■ **Excerto fornecido**:
Ensino Superior sai à rua em luta para assinalar o Dia Nacional do Estudante

Nas ruas de todo País, centenas de estudantes lutaram para derrubar as barreiras que persistem no Ensino Superior (ES). As acções de luta realizaram-se dia 23, a véspera do histórico Dia Nacional do Estudante.

Frequentar o Ensino Superior deve ser um direito e não um privilégio

«Até quando vai o muro aumentar? Fim às barreiras no Ensino Superior», foi o lema que mobilizou estudantes de Norte a Sul do País. O repto foi, inicialmente, lançado pela Associação de Estudantes (AE) da Faculdade de Ciências Sociais e Humanas da Universidade Nova de Lisboa (FCSH), ao qual se juntaram cerca de duas dezenas de estruturas associativas de todo o território nacional.

■ **Dados brutos**:
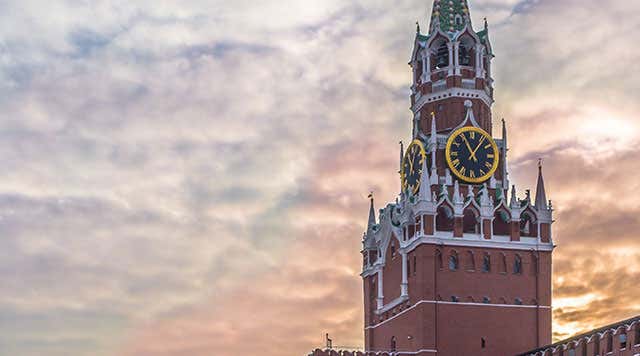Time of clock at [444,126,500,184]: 11:06
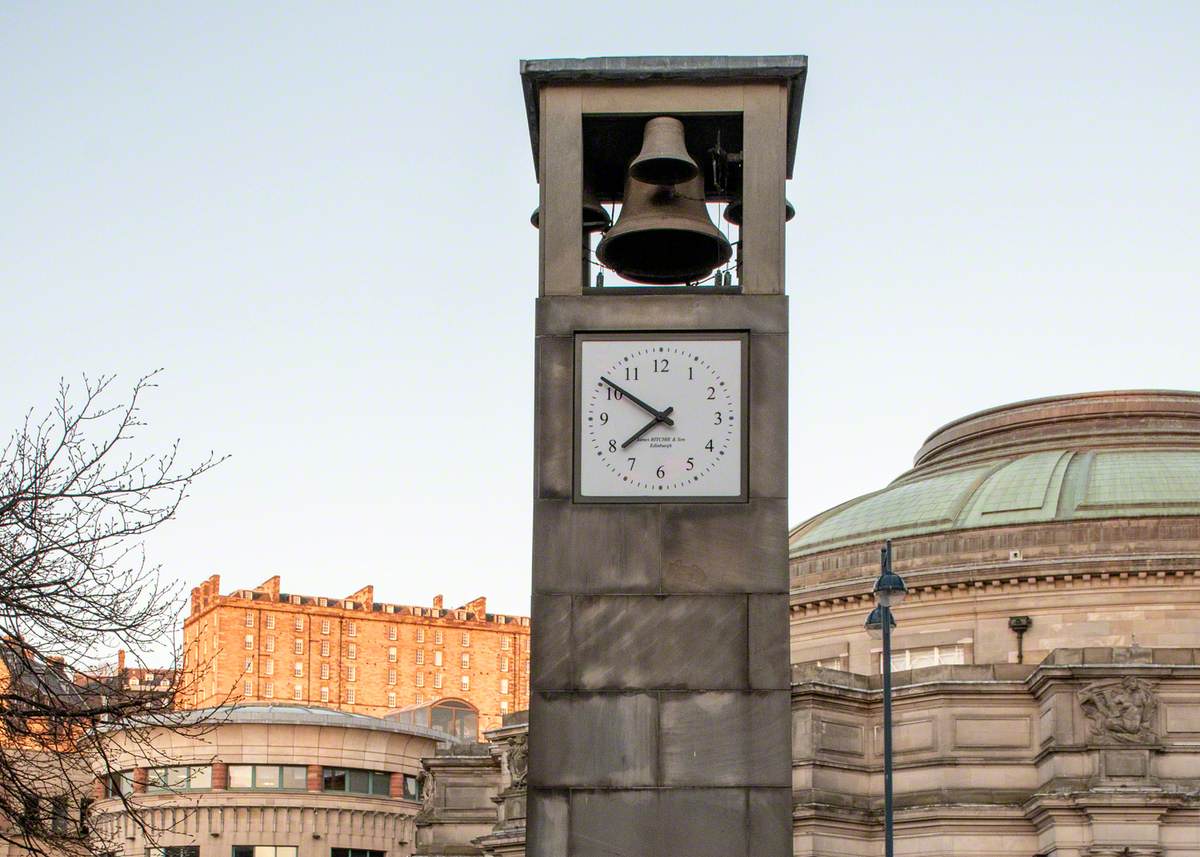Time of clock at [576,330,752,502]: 7:50
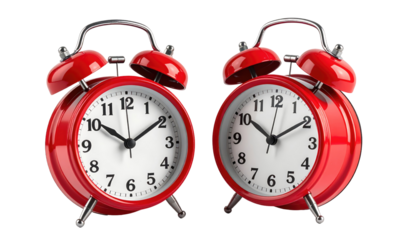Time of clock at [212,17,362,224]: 10:09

■ **Lista de tarefas**:
a. Indique se cada afirmação está de acordo com o excerto fornecido, respondendo sim ou não e citando as palavras do excerto que o decidem. (i) As ações de luta tiveram lugar na véspera do Dia Nacional do Estudante. (ii) O repto foi lançado inicialmente pela Associação de Estudantes de uma faculdade da Universidade do Porto. (iii) Ao repto juntaram-se cerca de cinquenta estruturas associativas.
b. Segundo o excerto fornecido, qual foi o lema que mobilizou estudantes de Norte a Sul do País?

■ **Os resultados**:
a.
(i) Sim: "As acções de luta realizaram-se dia 23, a véspera do histórico Dia Nacional do Estudante."
(ii) Não: "Faculdade de Ciências Sociais e Humanas da Universidade Nova de Lisboa (FCSH)"
(iii) Não: "cerca de duas dezenas de estruturas associativas de todo o território nacional"

b. «Até quando vai o muro aumentar? Fim às barreiras no Ensino Superior»